**Data for the task**
════════════════

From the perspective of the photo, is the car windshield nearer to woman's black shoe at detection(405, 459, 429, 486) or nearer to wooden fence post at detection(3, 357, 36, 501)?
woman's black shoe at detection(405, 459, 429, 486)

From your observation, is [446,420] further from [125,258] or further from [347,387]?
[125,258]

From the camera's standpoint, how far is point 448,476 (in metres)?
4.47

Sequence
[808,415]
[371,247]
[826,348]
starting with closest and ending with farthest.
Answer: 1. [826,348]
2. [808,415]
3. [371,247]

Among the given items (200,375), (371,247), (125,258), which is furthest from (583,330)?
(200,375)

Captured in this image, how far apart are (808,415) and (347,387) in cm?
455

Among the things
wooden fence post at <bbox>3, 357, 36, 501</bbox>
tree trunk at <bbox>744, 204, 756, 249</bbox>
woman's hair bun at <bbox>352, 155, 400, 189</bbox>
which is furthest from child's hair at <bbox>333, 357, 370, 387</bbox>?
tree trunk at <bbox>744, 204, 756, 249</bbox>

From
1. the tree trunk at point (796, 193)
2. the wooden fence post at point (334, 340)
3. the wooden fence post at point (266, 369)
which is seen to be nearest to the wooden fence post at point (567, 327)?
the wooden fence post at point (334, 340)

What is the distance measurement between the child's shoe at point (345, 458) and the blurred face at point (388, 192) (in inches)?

════════════════

**Written request**
Lines from the one containing "Captured in this" through the final line are to be given again verbatim, with nothing before or after.

**Response**
Captured in this image, how far apart are (808,415) and (347,387) in cm?
455

Among the things
wooden fence post at <bbox>3, 357, 36, 501</bbox>
tree trunk at <bbox>744, 204, 756, 249</bbox>
woman's hair bun at <bbox>352, 155, 400, 189</bbox>
which is furthest from child's hair at <bbox>333, 357, 370, 387</bbox>?
tree trunk at <bbox>744, 204, 756, 249</bbox>

From
1. the tree trunk at point (796, 193)
2. the wooden fence post at point (334, 340)
3. the wooden fence post at point (266, 369)
which is seen to be nearest to the wooden fence post at point (567, 327)?
the wooden fence post at point (334, 340)

What is the distance measurement between the child's shoe at point (345, 458) and the blurred face at point (388, 192) (in inches)?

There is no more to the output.